Dexter traga saliva y se humedece los labios.
—Sólo quería decirte que…, quería decirte que ya sé que ahora mismo no se me da muy bien todo esto de ser padre y marido, pero que me estoy esforzando, y que estoy poniendo todo de mi parte. Mejoraré, Sylv. Te lo prometo.
Parece que ella lo piensa, porque hay una pausa corta antes de que vuelva a hablar, con la voz un poco ahogada.
—Dex, lo haces muy bien. Lo que pasa es que… vamos a tientas, pero no pasa nada.
Él suspira. En el fondo se esperaba algo más.

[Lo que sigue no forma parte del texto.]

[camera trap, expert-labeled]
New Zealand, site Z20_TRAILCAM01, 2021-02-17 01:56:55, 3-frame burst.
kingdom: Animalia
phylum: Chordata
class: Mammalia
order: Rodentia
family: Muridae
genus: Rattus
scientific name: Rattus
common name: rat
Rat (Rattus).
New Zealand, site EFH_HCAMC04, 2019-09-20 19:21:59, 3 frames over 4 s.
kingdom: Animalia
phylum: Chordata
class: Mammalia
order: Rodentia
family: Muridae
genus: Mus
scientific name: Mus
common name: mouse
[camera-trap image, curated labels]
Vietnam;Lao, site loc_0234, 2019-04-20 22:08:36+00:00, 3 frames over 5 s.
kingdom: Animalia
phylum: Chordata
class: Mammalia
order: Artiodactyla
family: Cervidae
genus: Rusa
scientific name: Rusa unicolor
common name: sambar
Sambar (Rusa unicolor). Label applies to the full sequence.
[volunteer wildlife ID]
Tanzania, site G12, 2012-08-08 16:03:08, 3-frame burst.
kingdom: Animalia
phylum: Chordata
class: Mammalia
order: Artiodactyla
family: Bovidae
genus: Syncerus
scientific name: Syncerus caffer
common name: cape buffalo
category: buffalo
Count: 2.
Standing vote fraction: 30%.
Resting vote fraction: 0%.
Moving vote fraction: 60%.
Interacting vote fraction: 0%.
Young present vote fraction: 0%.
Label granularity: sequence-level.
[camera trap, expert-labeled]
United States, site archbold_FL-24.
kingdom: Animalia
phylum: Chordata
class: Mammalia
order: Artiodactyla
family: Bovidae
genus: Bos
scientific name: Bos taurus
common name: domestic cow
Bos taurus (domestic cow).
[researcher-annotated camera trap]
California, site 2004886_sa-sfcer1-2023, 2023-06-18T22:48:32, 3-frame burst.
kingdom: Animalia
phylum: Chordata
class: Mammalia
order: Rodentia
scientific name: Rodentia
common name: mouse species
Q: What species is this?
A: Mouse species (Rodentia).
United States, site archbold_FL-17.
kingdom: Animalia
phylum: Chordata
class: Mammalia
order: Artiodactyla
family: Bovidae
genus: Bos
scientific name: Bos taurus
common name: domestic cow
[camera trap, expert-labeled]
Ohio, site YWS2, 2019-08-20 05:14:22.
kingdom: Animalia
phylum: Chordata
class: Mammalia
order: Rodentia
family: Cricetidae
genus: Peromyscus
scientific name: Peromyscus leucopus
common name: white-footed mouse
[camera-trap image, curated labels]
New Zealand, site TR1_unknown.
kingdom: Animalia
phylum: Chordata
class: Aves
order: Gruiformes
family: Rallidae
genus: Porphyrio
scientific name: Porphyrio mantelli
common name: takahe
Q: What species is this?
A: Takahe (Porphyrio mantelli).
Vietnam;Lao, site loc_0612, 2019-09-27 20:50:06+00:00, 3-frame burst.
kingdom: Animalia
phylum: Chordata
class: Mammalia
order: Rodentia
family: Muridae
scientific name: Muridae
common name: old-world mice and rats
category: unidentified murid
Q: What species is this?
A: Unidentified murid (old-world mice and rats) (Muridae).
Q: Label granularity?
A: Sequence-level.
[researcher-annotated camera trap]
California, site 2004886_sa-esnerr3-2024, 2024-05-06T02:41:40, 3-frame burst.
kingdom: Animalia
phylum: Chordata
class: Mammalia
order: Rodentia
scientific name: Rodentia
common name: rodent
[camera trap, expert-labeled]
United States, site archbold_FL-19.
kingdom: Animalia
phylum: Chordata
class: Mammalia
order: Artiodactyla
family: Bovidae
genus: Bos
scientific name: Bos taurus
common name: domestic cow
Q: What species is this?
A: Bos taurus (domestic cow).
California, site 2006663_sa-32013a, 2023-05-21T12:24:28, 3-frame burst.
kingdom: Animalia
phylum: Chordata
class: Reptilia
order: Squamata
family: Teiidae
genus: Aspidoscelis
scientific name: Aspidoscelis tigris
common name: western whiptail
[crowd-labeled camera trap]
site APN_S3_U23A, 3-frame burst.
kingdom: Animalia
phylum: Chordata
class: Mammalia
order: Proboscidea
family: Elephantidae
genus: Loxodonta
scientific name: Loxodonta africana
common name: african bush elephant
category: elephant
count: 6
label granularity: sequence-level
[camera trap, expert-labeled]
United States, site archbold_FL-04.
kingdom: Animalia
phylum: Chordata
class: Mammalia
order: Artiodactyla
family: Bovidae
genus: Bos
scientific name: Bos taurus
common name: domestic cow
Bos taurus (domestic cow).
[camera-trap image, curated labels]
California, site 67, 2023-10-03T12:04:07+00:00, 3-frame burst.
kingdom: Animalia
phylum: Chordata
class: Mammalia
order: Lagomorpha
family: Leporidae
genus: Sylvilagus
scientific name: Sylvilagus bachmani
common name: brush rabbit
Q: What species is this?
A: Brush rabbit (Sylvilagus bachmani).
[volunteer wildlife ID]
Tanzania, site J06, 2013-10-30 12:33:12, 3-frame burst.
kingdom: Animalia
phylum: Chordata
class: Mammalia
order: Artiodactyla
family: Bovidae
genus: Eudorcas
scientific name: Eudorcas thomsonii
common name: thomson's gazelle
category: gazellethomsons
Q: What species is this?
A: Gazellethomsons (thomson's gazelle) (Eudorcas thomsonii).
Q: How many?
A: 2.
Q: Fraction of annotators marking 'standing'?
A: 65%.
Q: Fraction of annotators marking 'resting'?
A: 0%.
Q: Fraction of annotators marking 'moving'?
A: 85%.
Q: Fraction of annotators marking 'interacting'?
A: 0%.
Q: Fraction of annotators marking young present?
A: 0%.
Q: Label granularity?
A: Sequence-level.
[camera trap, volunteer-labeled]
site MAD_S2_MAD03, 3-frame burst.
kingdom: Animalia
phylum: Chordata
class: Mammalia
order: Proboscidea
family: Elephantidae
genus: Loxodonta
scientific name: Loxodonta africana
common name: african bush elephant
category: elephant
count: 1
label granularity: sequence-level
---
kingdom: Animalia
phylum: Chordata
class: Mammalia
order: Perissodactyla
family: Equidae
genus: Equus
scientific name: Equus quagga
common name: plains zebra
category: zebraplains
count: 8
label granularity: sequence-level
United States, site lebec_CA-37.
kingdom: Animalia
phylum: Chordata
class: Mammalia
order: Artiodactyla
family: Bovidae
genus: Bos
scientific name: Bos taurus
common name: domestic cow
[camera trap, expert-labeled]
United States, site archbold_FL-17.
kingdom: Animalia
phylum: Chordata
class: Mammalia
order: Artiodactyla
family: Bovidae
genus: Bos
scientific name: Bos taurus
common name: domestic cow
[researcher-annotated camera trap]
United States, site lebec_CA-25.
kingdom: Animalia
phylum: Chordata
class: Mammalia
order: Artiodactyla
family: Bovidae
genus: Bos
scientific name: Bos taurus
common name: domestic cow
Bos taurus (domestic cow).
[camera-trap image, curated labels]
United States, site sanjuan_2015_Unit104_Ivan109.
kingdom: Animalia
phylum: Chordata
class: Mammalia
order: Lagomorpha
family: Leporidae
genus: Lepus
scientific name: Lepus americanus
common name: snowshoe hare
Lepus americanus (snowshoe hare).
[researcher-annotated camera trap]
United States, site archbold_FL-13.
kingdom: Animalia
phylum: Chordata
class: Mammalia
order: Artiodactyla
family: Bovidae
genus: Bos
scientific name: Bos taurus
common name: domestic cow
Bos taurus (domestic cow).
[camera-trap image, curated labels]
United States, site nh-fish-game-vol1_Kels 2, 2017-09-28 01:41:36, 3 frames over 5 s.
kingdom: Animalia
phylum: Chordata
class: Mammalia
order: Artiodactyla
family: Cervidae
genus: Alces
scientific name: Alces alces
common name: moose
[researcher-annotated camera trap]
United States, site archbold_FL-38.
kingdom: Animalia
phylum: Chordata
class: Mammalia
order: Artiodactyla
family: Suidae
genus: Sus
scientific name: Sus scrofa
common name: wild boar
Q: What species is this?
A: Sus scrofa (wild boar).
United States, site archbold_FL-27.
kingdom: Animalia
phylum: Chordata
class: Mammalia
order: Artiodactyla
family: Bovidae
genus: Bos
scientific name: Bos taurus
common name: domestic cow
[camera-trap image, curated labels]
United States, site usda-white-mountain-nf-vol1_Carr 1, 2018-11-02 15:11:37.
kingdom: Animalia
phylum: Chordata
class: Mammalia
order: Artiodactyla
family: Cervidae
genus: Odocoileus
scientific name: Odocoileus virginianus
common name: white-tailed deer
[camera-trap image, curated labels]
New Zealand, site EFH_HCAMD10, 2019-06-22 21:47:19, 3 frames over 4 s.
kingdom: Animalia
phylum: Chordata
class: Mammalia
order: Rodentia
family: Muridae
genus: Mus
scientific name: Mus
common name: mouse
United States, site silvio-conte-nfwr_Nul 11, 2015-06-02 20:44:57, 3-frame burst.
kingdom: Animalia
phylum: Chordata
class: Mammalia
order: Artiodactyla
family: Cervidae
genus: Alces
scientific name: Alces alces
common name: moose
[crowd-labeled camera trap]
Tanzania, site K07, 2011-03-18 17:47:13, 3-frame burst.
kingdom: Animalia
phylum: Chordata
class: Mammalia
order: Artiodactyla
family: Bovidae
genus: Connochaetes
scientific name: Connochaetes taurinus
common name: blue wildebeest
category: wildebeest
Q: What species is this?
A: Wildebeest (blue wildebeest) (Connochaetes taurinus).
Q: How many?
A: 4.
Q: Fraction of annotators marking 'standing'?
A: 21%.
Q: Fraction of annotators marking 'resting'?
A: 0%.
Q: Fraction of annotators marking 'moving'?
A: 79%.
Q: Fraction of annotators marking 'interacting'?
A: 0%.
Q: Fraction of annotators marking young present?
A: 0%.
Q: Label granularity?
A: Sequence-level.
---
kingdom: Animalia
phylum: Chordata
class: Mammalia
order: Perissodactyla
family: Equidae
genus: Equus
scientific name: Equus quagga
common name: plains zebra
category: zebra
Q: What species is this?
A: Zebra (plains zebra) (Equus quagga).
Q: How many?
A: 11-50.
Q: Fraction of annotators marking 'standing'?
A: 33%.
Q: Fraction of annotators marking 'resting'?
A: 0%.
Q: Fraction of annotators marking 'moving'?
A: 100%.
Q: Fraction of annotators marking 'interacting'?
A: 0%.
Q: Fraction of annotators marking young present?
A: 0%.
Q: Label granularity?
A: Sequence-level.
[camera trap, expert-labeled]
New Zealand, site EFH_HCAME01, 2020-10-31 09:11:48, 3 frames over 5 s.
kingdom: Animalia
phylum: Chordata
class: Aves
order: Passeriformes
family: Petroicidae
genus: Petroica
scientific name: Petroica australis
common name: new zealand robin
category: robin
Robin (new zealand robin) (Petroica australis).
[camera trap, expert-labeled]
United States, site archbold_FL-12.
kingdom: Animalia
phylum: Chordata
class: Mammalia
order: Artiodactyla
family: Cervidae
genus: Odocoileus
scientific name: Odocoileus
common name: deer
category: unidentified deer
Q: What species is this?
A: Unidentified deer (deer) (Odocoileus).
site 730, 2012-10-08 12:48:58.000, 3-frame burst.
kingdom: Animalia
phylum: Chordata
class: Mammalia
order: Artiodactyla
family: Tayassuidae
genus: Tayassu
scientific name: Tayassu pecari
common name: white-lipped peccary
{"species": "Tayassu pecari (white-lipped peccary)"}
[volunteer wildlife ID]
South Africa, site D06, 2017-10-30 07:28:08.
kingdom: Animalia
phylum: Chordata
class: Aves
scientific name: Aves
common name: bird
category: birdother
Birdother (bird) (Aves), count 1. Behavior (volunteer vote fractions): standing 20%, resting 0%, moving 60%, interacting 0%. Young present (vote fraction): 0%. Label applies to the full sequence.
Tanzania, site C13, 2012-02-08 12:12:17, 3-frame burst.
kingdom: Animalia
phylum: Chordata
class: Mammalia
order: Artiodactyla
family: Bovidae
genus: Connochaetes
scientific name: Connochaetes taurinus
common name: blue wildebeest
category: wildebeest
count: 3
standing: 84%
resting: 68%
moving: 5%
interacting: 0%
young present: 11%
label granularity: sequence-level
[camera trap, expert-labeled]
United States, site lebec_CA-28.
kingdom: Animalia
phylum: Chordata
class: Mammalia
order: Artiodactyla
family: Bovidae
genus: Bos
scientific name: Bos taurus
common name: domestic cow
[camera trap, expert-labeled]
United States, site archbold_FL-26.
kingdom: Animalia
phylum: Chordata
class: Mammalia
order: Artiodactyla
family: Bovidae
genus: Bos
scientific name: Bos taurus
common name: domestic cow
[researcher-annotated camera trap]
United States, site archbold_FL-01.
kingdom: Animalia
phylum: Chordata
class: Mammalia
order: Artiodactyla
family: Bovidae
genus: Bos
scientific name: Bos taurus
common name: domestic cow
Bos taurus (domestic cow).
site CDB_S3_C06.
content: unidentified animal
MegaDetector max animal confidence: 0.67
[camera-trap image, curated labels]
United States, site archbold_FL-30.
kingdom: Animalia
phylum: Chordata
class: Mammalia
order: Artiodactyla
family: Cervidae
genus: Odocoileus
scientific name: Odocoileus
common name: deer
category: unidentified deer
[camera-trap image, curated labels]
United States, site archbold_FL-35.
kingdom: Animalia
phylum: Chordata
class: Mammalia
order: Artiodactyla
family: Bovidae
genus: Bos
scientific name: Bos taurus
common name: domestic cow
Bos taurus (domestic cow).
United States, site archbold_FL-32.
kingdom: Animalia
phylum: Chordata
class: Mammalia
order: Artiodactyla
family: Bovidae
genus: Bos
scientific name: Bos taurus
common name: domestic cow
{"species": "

—Será mejor que vuelvas a la fiesta.
—Mañana nos vemos.
—Te quiero.
—Y yo a ti.
Sylvie cuelga.
La casa parece muy silenciosa. Dexter se queda todo un minuto sentado, con su hija dormida en el regazo, escuchando zumbar la sangre y el vino en la cabeza. Experimenta una palpitación momentánea de miedo y soledad, pero se la sacude. Luego se levanta y se pone a su hija delante de la cara, desmadejada como un gatito. Aspira su olor: a leche, casi dulce, su propia sangre. Su propia sangre. Es un tópico, pero hay momentos fugaces en que se reconoce en la cara de Jasmine, y al tomar conciencia de ello no acaba de creerlo. Para bien o para mal, forma parte de mí. La deja suavemente en la cuna.
Pisa un cerdo de plástico, afilado como un pedernal, que se le clava dolorosamente en el talón. Apaga la luz del cuarto, diciendo una palabrota en voz baja.
En una habitación de hotel de Westminster, a quince kilómetros al este por el Támesis, su mujer está sentada al borde de la cama, desnuda, con el teléfono colgando en la mano, y empieza a llorar en silencio. En el cuarto de baño se oye el ruido de la regadera. Como a Sylvie no acaba de gustarle su cara cuando llora, en cuanto se apaga el ruido se apresura a secarse los ojos con el dorso de la mano y deja caer el teléfono en la ropa amontonada en el suelo.
—¿Todo bien?
—Bueno, la verdad es que no del todo. Me ha parecido bastante borracho.
—Seguro que está bien.
—No, en serio, borracho de verdad. Tenía una voz rara. Creo que debería irme a casa.
Callum se cierra la bata, vuelve al dormitorio y se inclina para darle un beso en el hombro desnudo.
—Como te he dicho, estoy seguro que está bien. —En vista de que Sylvie no contesta, se sienta y le da otro beso—. Intenta pensar en otra cosa. Diviértete. ¿Quieres otra copa?
—No.
—¿Te quieres acostar?
—¡No, Callum! —Sylvie le aparta el brazo—. ¡Por Dios!
Resistiéndose a la tentación de decir algo, él se gira y vuelve al baño para lavarse los dientes, viendo desaparecer sus expectativas para la noche. Tiene la horrible sensación de que Sylvie querrá hablar: «Es injusto, no podemos seguir, quizá sea mejor que se lo diga», y todo ese tipo de cosas. Pero por amor de Dios, piensa indignado, si ya le dio trabajo, al hombre ese. ¿No es bastante?
Escupe, se enjuaga la boca, vuelve a la habitación y se deja caer en la cama. Luego agarra el control de la televisión y va pasando enojado los canales por cable, mientras la señora Sylvie Mayhew se queda sentada, mirando las luces del Támesis por la ventana, y preguntándose qué hacer con su marido.